Mladina: Energy sector suffers from excessive pay

STA, 13 September 2019 - The left-wing weekly Mladina says in its latest commentary that the government does not want to make order in the energy sector and reduce the excessive wages there as the sector is highly politicised, with each political party having their piece of the pie.

"The world of energy in Slovenia is a distinctively political matter. The entire sector could be called a small political paradise," editor-in-chief Grega Repovž says under the headline EUR 100,000 a Month.

According to him, energy should be a competitive business in which the state does not and must not have any connection, because otherwise it does not function under the economic principles.

"It is supposed to be a serious business, with competition, market, large players, fierce fights for every consumer. But it is not. In reality, it is a completely state-owned system, but excluded enough from the state that the public sector rules do not apply to it."

At the same time, it is included in the state enough that politics can influence it. When it comes to distributing influence in the energy sector, political parties are able to make agreements and they cooperate well.

"There is a code of silence among parties and each new party which enters the government quickly gets its own 'energy district'," Repovž adds.

As energy companies in Slovenia are mainly public companies, it would be right if they get completely subordinated to the rules of public sector "in the field of wages for starts. Slovenia has one unusual feature: the highest wages are not paid out in the banking sector, but in energy."

However, Mladina does not believe that the current government has the courage or even the intention to do something about that. "It seems that a majority has already forgotten about their high-flying election promises," concludes the commentary.

Demokracija: Slovenia should learn from Estonia

STA, 12 September - The right-wing weekly Demokracija praises Estonia for its break with Communism, while Slovenia opted for a gradual transition and never really broke with the regime. "Communism was an occupation and Slovenia will not be able to step out of its shadow by ignoring its remnants. The snake needs to be decapitated or it will bring us down once more."

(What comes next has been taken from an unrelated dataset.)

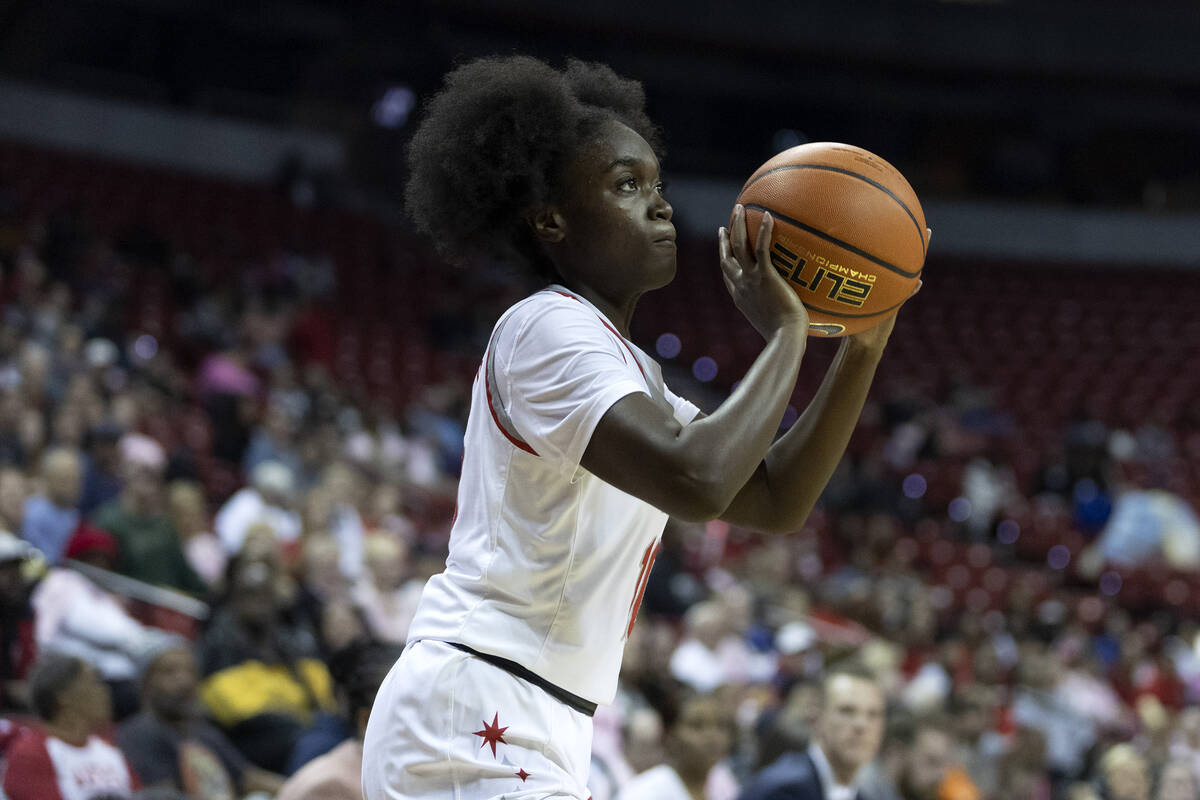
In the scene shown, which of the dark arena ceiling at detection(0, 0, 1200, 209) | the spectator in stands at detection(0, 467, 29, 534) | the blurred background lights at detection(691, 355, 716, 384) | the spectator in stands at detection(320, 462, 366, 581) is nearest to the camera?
the spectator in stands at detection(0, 467, 29, 534)

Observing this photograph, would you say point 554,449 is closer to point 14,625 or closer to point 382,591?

The weekly comments on Thursday on an interview Estonian President Kersti Kaljulaid gave the broadcaster TV Slovenija last week in which she specifically said that the country had been occupied by the Soviet Union and did not join the union willingly.

Slovenia and Estonia are similar in many ways, sharing similar fates after World War II. "Both had been occupied, in both countries the Communists first killed most of the bourgeois intelligentsia, industrials and entrepreneurs, and sent the rest to labour camps."

In both countries, power was in the hands of foreigners: in Slovenia in the hands of Serbs and in Estonia in the hands of Russians. They experienced Communist dictatorship and the countries stagnated for half a century.

But after the fall of the Berlin Wall and the independence of the two countries, their ways diverged. Slovenia opted for a gradual transition to market economy and never got rid of its socialist mindset, while Estonia broke off with Socialism overnight.

Slovenia could learn a lot from Estonia. The latter was a much poorer country when it became independent, but is now on Slovenia's tail, the paper says under the headline Why Estonia Became E-stonia.

The different mindsets were the most pronounced in the 2008 crisis, when Slovenia decided for Keynesian measures, while Estonia let the market sort itself out.

Although unemployment in Estonia was higher than in Slovenia during the crisis, the levels are similar now. But Estonia's debt amounts to only 8% of GDP, while Slovenia's is at over 70% of GDP.